Saturday, May 20, 2006

Bye Bye Bay


I'm sure I'm not alone in being absolutely ecstatic about the news there has been an uprising in the Guantanomo Bay torture camp.

The Times reports that "The camp commander, Rear Admiral Harry Harris, said that the prisoner was only pretending to hang himself to lure the guards into the room. “The detainees had slickened the floor of their block with faeces, urine and soapy water in an attempt to trick the guards,” he said. “They then assaulted the guards with broken light fixtures, fan blades and bits of metal.” here

There have been repeated suicides, hunger strikes and more minor acts of resisitance - but to my knowledge this is the first time there has been a well planned and executed mini-uprising in circumstances where organsiation must be nigh on impossible.

The UN has stated that this camp must be closed down. It's latest report states "The state party should cease to detain any person at Guantanamo Bay and close the detention facility," and repeated assurances from the US government that everything they are doing falls within US law (is indefinate detention mentioned in the statute books?) is hardly reasuuring, particularly when we consider the state of those prisons on the mainland. It's a standing joke about the brutality and inhumanity of the prison system that you can see in any number of US films and TV shows so accepted and uncontroversial is the barbarism of the US penal system.

Anyway, why do we have to take their word for this? Because they have repeatedly refused to allow independent inspectors to enter and verify what the hell is going on. It's not as if the UN will stop the US disappearing those it wishes to subject to unrestrained questioning - and it can't prevent the indefinate detention of these inmates either, no matter what they find out.

The Independent states that "The report demands the outlawing of other notorious practices including "water boarding" and "short shackling", as well as the use of dogs to terrify detainees. Water boarding is a technique in which a subject is made to think he is drowning. Short shackling involves shackling a detainee to a hook in the floor to limit movement.
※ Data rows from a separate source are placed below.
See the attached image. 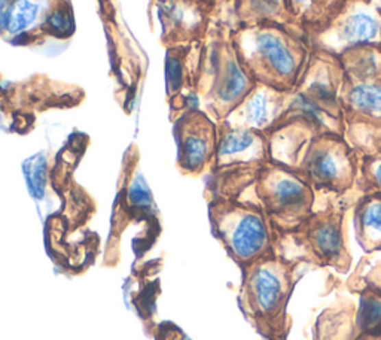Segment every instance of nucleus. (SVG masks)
Wrapping results in <instances>:
<instances>
[{
	"mask_svg": "<svg viewBox=\"0 0 381 340\" xmlns=\"http://www.w3.org/2000/svg\"><path fill=\"white\" fill-rule=\"evenodd\" d=\"M231 42L256 82L292 91L313 53L304 32L280 24L240 25Z\"/></svg>",
	"mask_w": 381,
	"mask_h": 340,
	"instance_id": "1",
	"label": "nucleus"
},
{
	"mask_svg": "<svg viewBox=\"0 0 381 340\" xmlns=\"http://www.w3.org/2000/svg\"><path fill=\"white\" fill-rule=\"evenodd\" d=\"M301 265L298 260L273 254L241 269L238 306L265 340H286L288 336V308Z\"/></svg>",
	"mask_w": 381,
	"mask_h": 340,
	"instance_id": "2",
	"label": "nucleus"
},
{
	"mask_svg": "<svg viewBox=\"0 0 381 340\" xmlns=\"http://www.w3.org/2000/svg\"><path fill=\"white\" fill-rule=\"evenodd\" d=\"M345 210L347 208L339 200L315 209L295 232L277 236L275 254L315 267L334 269L343 275L349 274L353 257L345 234Z\"/></svg>",
	"mask_w": 381,
	"mask_h": 340,
	"instance_id": "3",
	"label": "nucleus"
},
{
	"mask_svg": "<svg viewBox=\"0 0 381 340\" xmlns=\"http://www.w3.org/2000/svg\"><path fill=\"white\" fill-rule=\"evenodd\" d=\"M210 223L214 237L240 269L275 254L277 233L256 202L216 199Z\"/></svg>",
	"mask_w": 381,
	"mask_h": 340,
	"instance_id": "4",
	"label": "nucleus"
},
{
	"mask_svg": "<svg viewBox=\"0 0 381 340\" xmlns=\"http://www.w3.org/2000/svg\"><path fill=\"white\" fill-rule=\"evenodd\" d=\"M256 202L262 206L277 236L295 232L316 209V193L297 170L268 161L255 182Z\"/></svg>",
	"mask_w": 381,
	"mask_h": 340,
	"instance_id": "5",
	"label": "nucleus"
},
{
	"mask_svg": "<svg viewBox=\"0 0 381 340\" xmlns=\"http://www.w3.org/2000/svg\"><path fill=\"white\" fill-rule=\"evenodd\" d=\"M359 157L343 136L317 134L308 145L297 172L319 193L339 200L350 197L356 186Z\"/></svg>",
	"mask_w": 381,
	"mask_h": 340,
	"instance_id": "6",
	"label": "nucleus"
},
{
	"mask_svg": "<svg viewBox=\"0 0 381 340\" xmlns=\"http://www.w3.org/2000/svg\"><path fill=\"white\" fill-rule=\"evenodd\" d=\"M315 51L341 57L352 49L381 48V14L363 0H347L323 29L308 36Z\"/></svg>",
	"mask_w": 381,
	"mask_h": 340,
	"instance_id": "7",
	"label": "nucleus"
},
{
	"mask_svg": "<svg viewBox=\"0 0 381 340\" xmlns=\"http://www.w3.org/2000/svg\"><path fill=\"white\" fill-rule=\"evenodd\" d=\"M177 166L186 175H201L213 166L218 123L204 112L185 114L176 125Z\"/></svg>",
	"mask_w": 381,
	"mask_h": 340,
	"instance_id": "8",
	"label": "nucleus"
},
{
	"mask_svg": "<svg viewBox=\"0 0 381 340\" xmlns=\"http://www.w3.org/2000/svg\"><path fill=\"white\" fill-rule=\"evenodd\" d=\"M289 96L291 91L256 82L249 95L221 123L268 134L284 121Z\"/></svg>",
	"mask_w": 381,
	"mask_h": 340,
	"instance_id": "9",
	"label": "nucleus"
},
{
	"mask_svg": "<svg viewBox=\"0 0 381 340\" xmlns=\"http://www.w3.org/2000/svg\"><path fill=\"white\" fill-rule=\"evenodd\" d=\"M270 161L268 136L245 127L218 123V142L212 169L216 172L230 169L262 167Z\"/></svg>",
	"mask_w": 381,
	"mask_h": 340,
	"instance_id": "10",
	"label": "nucleus"
},
{
	"mask_svg": "<svg viewBox=\"0 0 381 340\" xmlns=\"http://www.w3.org/2000/svg\"><path fill=\"white\" fill-rule=\"evenodd\" d=\"M343 87L344 71L340 58L313 49L297 90L304 93L328 114L344 120L341 104Z\"/></svg>",
	"mask_w": 381,
	"mask_h": 340,
	"instance_id": "11",
	"label": "nucleus"
},
{
	"mask_svg": "<svg viewBox=\"0 0 381 340\" xmlns=\"http://www.w3.org/2000/svg\"><path fill=\"white\" fill-rule=\"evenodd\" d=\"M256 84L252 73L241 62L236 48L230 40L225 47L223 60L209 84L207 100L216 123H221L231 110L243 100Z\"/></svg>",
	"mask_w": 381,
	"mask_h": 340,
	"instance_id": "12",
	"label": "nucleus"
},
{
	"mask_svg": "<svg viewBox=\"0 0 381 340\" xmlns=\"http://www.w3.org/2000/svg\"><path fill=\"white\" fill-rule=\"evenodd\" d=\"M317 134L320 133L315 127L301 118H286L267 134L270 161L298 170L308 145Z\"/></svg>",
	"mask_w": 381,
	"mask_h": 340,
	"instance_id": "13",
	"label": "nucleus"
},
{
	"mask_svg": "<svg viewBox=\"0 0 381 340\" xmlns=\"http://www.w3.org/2000/svg\"><path fill=\"white\" fill-rule=\"evenodd\" d=\"M354 236L367 254L381 251V194H368L354 203Z\"/></svg>",
	"mask_w": 381,
	"mask_h": 340,
	"instance_id": "14",
	"label": "nucleus"
},
{
	"mask_svg": "<svg viewBox=\"0 0 381 340\" xmlns=\"http://www.w3.org/2000/svg\"><path fill=\"white\" fill-rule=\"evenodd\" d=\"M237 15L240 25L280 24L301 30L292 19L288 0H238Z\"/></svg>",
	"mask_w": 381,
	"mask_h": 340,
	"instance_id": "15",
	"label": "nucleus"
},
{
	"mask_svg": "<svg viewBox=\"0 0 381 340\" xmlns=\"http://www.w3.org/2000/svg\"><path fill=\"white\" fill-rule=\"evenodd\" d=\"M292 19L307 36L323 29L347 0H288Z\"/></svg>",
	"mask_w": 381,
	"mask_h": 340,
	"instance_id": "16",
	"label": "nucleus"
},
{
	"mask_svg": "<svg viewBox=\"0 0 381 340\" xmlns=\"http://www.w3.org/2000/svg\"><path fill=\"white\" fill-rule=\"evenodd\" d=\"M343 138L360 158L381 151V123L344 120Z\"/></svg>",
	"mask_w": 381,
	"mask_h": 340,
	"instance_id": "17",
	"label": "nucleus"
},
{
	"mask_svg": "<svg viewBox=\"0 0 381 340\" xmlns=\"http://www.w3.org/2000/svg\"><path fill=\"white\" fill-rule=\"evenodd\" d=\"M356 294H359V304L354 309L356 333H381V293L365 288Z\"/></svg>",
	"mask_w": 381,
	"mask_h": 340,
	"instance_id": "18",
	"label": "nucleus"
},
{
	"mask_svg": "<svg viewBox=\"0 0 381 340\" xmlns=\"http://www.w3.org/2000/svg\"><path fill=\"white\" fill-rule=\"evenodd\" d=\"M23 176L27 191L34 200L47 197L49 185V158L47 152L39 151L25 158L21 165Z\"/></svg>",
	"mask_w": 381,
	"mask_h": 340,
	"instance_id": "19",
	"label": "nucleus"
},
{
	"mask_svg": "<svg viewBox=\"0 0 381 340\" xmlns=\"http://www.w3.org/2000/svg\"><path fill=\"white\" fill-rule=\"evenodd\" d=\"M40 14L42 8L34 0H16L8 27V39L32 35L39 24Z\"/></svg>",
	"mask_w": 381,
	"mask_h": 340,
	"instance_id": "20",
	"label": "nucleus"
},
{
	"mask_svg": "<svg viewBox=\"0 0 381 340\" xmlns=\"http://www.w3.org/2000/svg\"><path fill=\"white\" fill-rule=\"evenodd\" d=\"M368 194H381V151L359 161L358 181L353 190L354 203Z\"/></svg>",
	"mask_w": 381,
	"mask_h": 340,
	"instance_id": "21",
	"label": "nucleus"
},
{
	"mask_svg": "<svg viewBox=\"0 0 381 340\" xmlns=\"http://www.w3.org/2000/svg\"><path fill=\"white\" fill-rule=\"evenodd\" d=\"M127 206L142 215H151L155 210V200L151 186L140 172H134L125 186Z\"/></svg>",
	"mask_w": 381,
	"mask_h": 340,
	"instance_id": "22",
	"label": "nucleus"
},
{
	"mask_svg": "<svg viewBox=\"0 0 381 340\" xmlns=\"http://www.w3.org/2000/svg\"><path fill=\"white\" fill-rule=\"evenodd\" d=\"M40 29L43 33H47V35L57 39L71 38L76 29L72 11L69 10L66 5H60L54 8L53 11H49L45 15Z\"/></svg>",
	"mask_w": 381,
	"mask_h": 340,
	"instance_id": "23",
	"label": "nucleus"
},
{
	"mask_svg": "<svg viewBox=\"0 0 381 340\" xmlns=\"http://www.w3.org/2000/svg\"><path fill=\"white\" fill-rule=\"evenodd\" d=\"M164 78H166V88L170 96H177L185 88L186 67L184 57L170 51L164 63Z\"/></svg>",
	"mask_w": 381,
	"mask_h": 340,
	"instance_id": "24",
	"label": "nucleus"
},
{
	"mask_svg": "<svg viewBox=\"0 0 381 340\" xmlns=\"http://www.w3.org/2000/svg\"><path fill=\"white\" fill-rule=\"evenodd\" d=\"M161 19L164 24L173 32L195 30L194 25L188 23L189 12H186V8L182 2H177V0H162Z\"/></svg>",
	"mask_w": 381,
	"mask_h": 340,
	"instance_id": "25",
	"label": "nucleus"
},
{
	"mask_svg": "<svg viewBox=\"0 0 381 340\" xmlns=\"http://www.w3.org/2000/svg\"><path fill=\"white\" fill-rule=\"evenodd\" d=\"M16 0H0V16L11 15Z\"/></svg>",
	"mask_w": 381,
	"mask_h": 340,
	"instance_id": "26",
	"label": "nucleus"
},
{
	"mask_svg": "<svg viewBox=\"0 0 381 340\" xmlns=\"http://www.w3.org/2000/svg\"><path fill=\"white\" fill-rule=\"evenodd\" d=\"M353 340H381V333L369 335V333H358Z\"/></svg>",
	"mask_w": 381,
	"mask_h": 340,
	"instance_id": "27",
	"label": "nucleus"
},
{
	"mask_svg": "<svg viewBox=\"0 0 381 340\" xmlns=\"http://www.w3.org/2000/svg\"><path fill=\"white\" fill-rule=\"evenodd\" d=\"M371 3L374 5V6L377 8V10L380 11V14H381V0H371Z\"/></svg>",
	"mask_w": 381,
	"mask_h": 340,
	"instance_id": "28",
	"label": "nucleus"
},
{
	"mask_svg": "<svg viewBox=\"0 0 381 340\" xmlns=\"http://www.w3.org/2000/svg\"><path fill=\"white\" fill-rule=\"evenodd\" d=\"M363 2H369V0H363Z\"/></svg>",
	"mask_w": 381,
	"mask_h": 340,
	"instance_id": "29",
	"label": "nucleus"
}]
</instances>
The US routinely denies the use of torture, but Mr Bush himself has left no doubt that for him the priority is protecting national security, whatever that takes."
here

Fact is these men are being given no options, no recourse to judicial process, no hope of ever being treated like a human being again. It's small, even doomed, acts of resistance like this that allow these people to reclaim some self respect - making your own choices in the most desperate of circumstances is what seperates those who still have life left in them to those who are dead before they've died.